Diseases in protein excess
Excessive intake of protein can cause the following:
- Gaining weight
- Bad breath
- Loss of water
- Kidney damage
- Kidney stone
- Increased risk of cancer
- Heart diseases
- Calcium and bone loss
- Liver complications
What is a protein diet?
Normally, your body burns carbohydrates for energy. When carbohydrates are suddenly cut, the body enters a metabolic state called ketosis and starts burning fat to provide energy. When your primary source of energy is fat stores, you begin to lose weight.
Low-carbohydrate diets with high protein consumption are recently recognized as one of the effective weight loss methods. This diet program usually recommends that the person get 30% to 50% of their total calories from protein.
Protein diet harms
- High cholesterol: Certain protein-containing foods (such as fatty cuts of meat, dairy products, and other fatty foods) can increase bad cholesterol, which can increase the risk of heart disease.
- Kidney problems: If you have kidney problems, eating a high protein diet can tire your kidneys and worsen kidney function.
- Osteoporosis and kidney stones: When following a high protein diet, you can excrete more calcium than normal in your urine. There are conflicting reports on this issue, but some experts think this increases the risk of osteoporosis and kidney stones.

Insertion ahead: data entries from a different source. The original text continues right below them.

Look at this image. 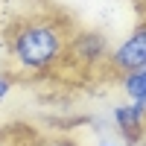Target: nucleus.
<instances>
[{
  "instance_id": "nucleus-8",
  "label": "nucleus",
  "mask_w": 146,
  "mask_h": 146,
  "mask_svg": "<svg viewBox=\"0 0 146 146\" xmlns=\"http://www.w3.org/2000/svg\"><path fill=\"white\" fill-rule=\"evenodd\" d=\"M102 146H120V143H102Z\"/></svg>"
},
{
  "instance_id": "nucleus-6",
  "label": "nucleus",
  "mask_w": 146,
  "mask_h": 146,
  "mask_svg": "<svg viewBox=\"0 0 146 146\" xmlns=\"http://www.w3.org/2000/svg\"><path fill=\"white\" fill-rule=\"evenodd\" d=\"M9 91H12V82H9L6 76H0V102H3L6 96H9Z\"/></svg>"
},
{
  "instance_id": "nucleus-3",
  "label": "nucleus",
  "mask_w": 146,
  "mask_h": 146,
  "mask_svg": "<svg viewBox=\"0 0 146 146\" xmlns=\"http://www.w3.org/2000/svg\"><path fill=\"white\" fill-rule=\"evenodd\" d=\"M114 123L120 129V135L129 137V140H137L143 123H146V105L140 102H129V105H117L114 108Z\"/></svg>"
},
{
  "instance_id": "nucleus-1",
  "label": "nucleus",
  "mask_w": 146,
  "mask_h": 146,
  "mask_svg": "<svg viewBox=\"0 0 146 146\" xmlns=\"http://www.w3.org/2000/svg\"><path fill=\"white\" fill-rule=\"evenodd\" d=\"M64 50V32L53 21H32L12 35V56L23 70H44L56 64Z\"/></svg>"
},
{
  "instance_id": "nucleus-5",
  "label": "nucleus",
  "mask_w": 146,
  "mask_h": 146,
  "mask_svg": "<svg viewBox=\"0 0 146 146\" xmlns=\"http://www.w3.org/2000/svg\"><path fill=\"white\" fill-rule=\"evenodd\" d=\"M123 91L131 96V102L146 105V67L135 70V73H126L123 76Z\"/></svg>"
},
{
  "instance_id": "nucleus-7",
  "label": "nucleus",
  "mask_w": 146,
  "mask_h": 146,
  "mask_svg": "<svg viewBox=\"0 0 146 146\" xmlns=\"http://www.w3.org/2000/svg\"><path fill=\"white\" fill-rule=\"evenodd\" d=\"M47 146H76L73 140H53V143H47Z\"/></svg>"
},
{
  "instance_id": "nucleus-4",
  "label": "nucleus",
  "mask_w": 146,
  "mask_h": 146,
  "mask_svg": "<svg viewBox=\"0 0 146 146\" xmlns=\"http://www.w3.org/2000/svg\"><path fill=\"white\" fill-rule=\"evenodd\" d=\"M70 50H73V56H76L82 64H96V62L105 58L108 47H105V38L100 32H79L76 38L70 41Z\"/></svg>"
},
{
  "instance_id": "nucleus-2",
  "label": "nucleus",
  "mask_w": 146,
  "mask_h": 146,
  "mask_svg": "<svg viewBox=\"0 0 146 146\" xmlns=\"http://www.w3.org/2000/svg\"><path fill=\"white\" fill-rule=\"evenodd\" d=\"M111 64L123 73V76L146 67V23H140V27L111 53Z\"/></svg>"
}]
</instances>
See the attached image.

If you are considering a high protein diet, consult a doctor or a nutritionist to determine if it is right for you.
Protein powder usage
The functions of proteins: Protein powder is generally used by athletes and those who want to improve the body. With protein powder, they get the protein that should be taken daily, fast, and ready. Protein powder obtained by isolating whey is preferred because it enables athletes to build muscle faster.
Protein powder damages
Protein powder, which is also recommended by some sports trainers, is actually not considered very healthy. It is a supplement that functions outside of the body’s natural balance and can even cause death when consumed in excess. In general, the following situations may occur in excess protein intake:
- May cause acne
- Antibacterial compounds such as lactoferrin found in whey can damage the intestinal flora and, as a result, cause gastrointestinal problems.
- Protein powder produced by some companies other than well-known brands may contain highly toxic metals such as lead, cadmium, arsenic, and mercury. These metals can cause headaches, muscle and joint pain, fatigue, and constipation.
- Consuming post-workout protein powder can cause increased insulin levels.
- It contains protein concentrated relative to natural protein sources, resulting in nutrient composition imbalance.